Randle Cycle as Applied to Diabetes Mellitus Type 2 ‘Spruce the Basement before Dusting the Super-structure’

Randle cycle (1963) is about substrate competition between products of glycolysis and β–oxidation to capture the citric acid cycle for further oxidation. Acetyl –CoA, the end product of both the energy metabolisms, when accumulates in mitochondrial matrix beyond the oxidative capacity of the citric acid cycle, far reaching consequences take place than simple substrate competition, inhibition of pyruvate dehydrogenase (PDH), inhibition of glycolysis and preferential passage of β-oxidation products through citric acid cycle, as conceived by Randle.

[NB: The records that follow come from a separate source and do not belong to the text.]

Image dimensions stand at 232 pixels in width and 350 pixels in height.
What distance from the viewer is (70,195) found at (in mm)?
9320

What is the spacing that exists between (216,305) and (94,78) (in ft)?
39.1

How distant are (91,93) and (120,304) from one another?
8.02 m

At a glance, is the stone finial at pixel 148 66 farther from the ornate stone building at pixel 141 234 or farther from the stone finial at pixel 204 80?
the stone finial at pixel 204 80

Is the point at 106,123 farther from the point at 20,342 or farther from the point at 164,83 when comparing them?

It is shown that citric acid cycle is equally shut off for both products of energy metabolism initially. Hence, the question of substrate competition between them does not arise. How the preferential passage of β-oxidation products occur is explained by a different mechanism than what Randle put forward. The final common pathway to either of β-oxidation or lipogenesis is- acetyl CoA carboxylase (ACC)-melanoyl- CoA-CPT 1. The final result depends on whether ACC is stimulated or inhibited inhibition results in β-oxidation and stimulation results in lipogenesis. Randle contention is not true because, simultaneously, AMPK is also inhibited which inhibits in turn the β -oxidation The proposed hypothesis suggests that low substrate for ACC i.e. Plasma acetyl- CoA, which is carboxylated to melanoyl- CoA is responsible for switch of energy metabolism to β-oxidation independent of AMPK. To corroborate the proposed mechanism, a low pyruvate level, an additional block in the glycolytic pathway at the level of Pyruvate kinase (PK) and involvement of hexose monophosphate shunt (HMP shunt) are proposed with objective evidence, supporting the same.